Als Oldtimer wird rechtlich ein Fahrzeug bezeichnet, das älter als 30 Jahre ist. Die gesetzliche Definition ergibt sich aus § 2 Nr. 22 der Fahrzeugzulassungsverordnung:
"Oldtimer: Fahrzeuge, die vor mindestens 30 Jahren erstmals in Verkehr gekommen sind, weitestgehend dem Originalzustand entsprechen, in einem guten Erhaltungszustand sind und zur Pflege des kraftfahrzeugtechnischen Kulturgutes dienen;"
Aus dem "Lebensalter" der Fahrzeuge ergeben sich oftmals Probleme bei der Schadensregulierung nach einem Verkehrsunfall, an dem ein oder mehrere Oldtimer beteiligt waren; dies betrifft insbesondere Fragen des Schadensumfangs, des Wiederbeschaffungswerts, des wirtschaftlichen Totalschadens.

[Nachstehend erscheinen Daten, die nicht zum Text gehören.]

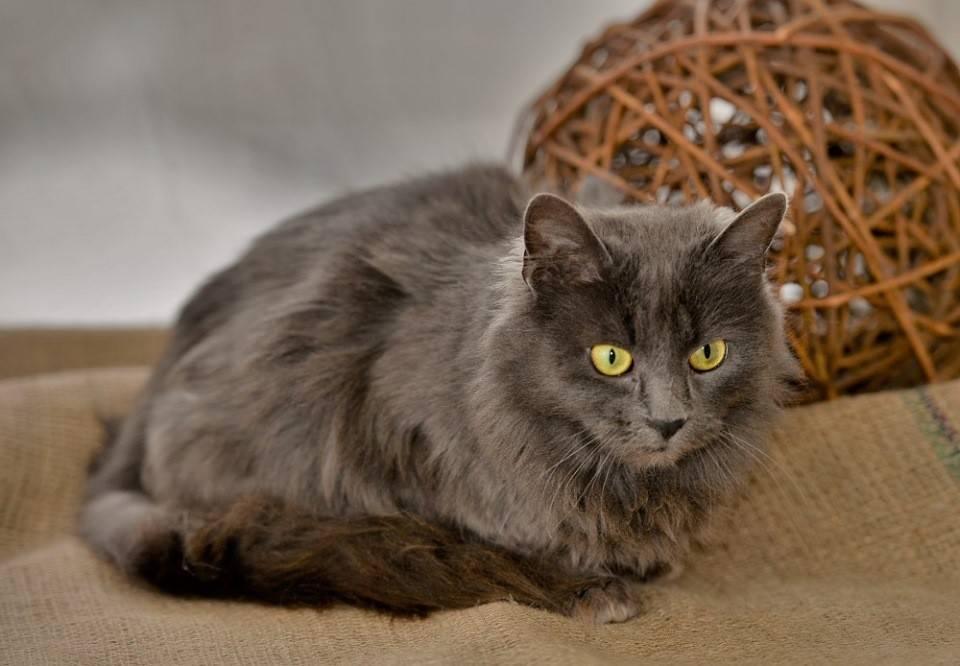 Нибелунг кошка: фото, видео, о породе, характере, уходе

Ohne die Hilfe eines auf dem Markt für Oldtimer sachverständigen Fachmanns werden die entsprechenden Bewertungen kaum möglich sein.

Ein besonderes Problem ergibt sich aus der Frage nach einer Mithaftung von Insassen für einen eigenen erlittenen Personenschaden, wenn sie zum Unfallzeitpunkt nicht durch einen Anschnallgurt gesichert waren.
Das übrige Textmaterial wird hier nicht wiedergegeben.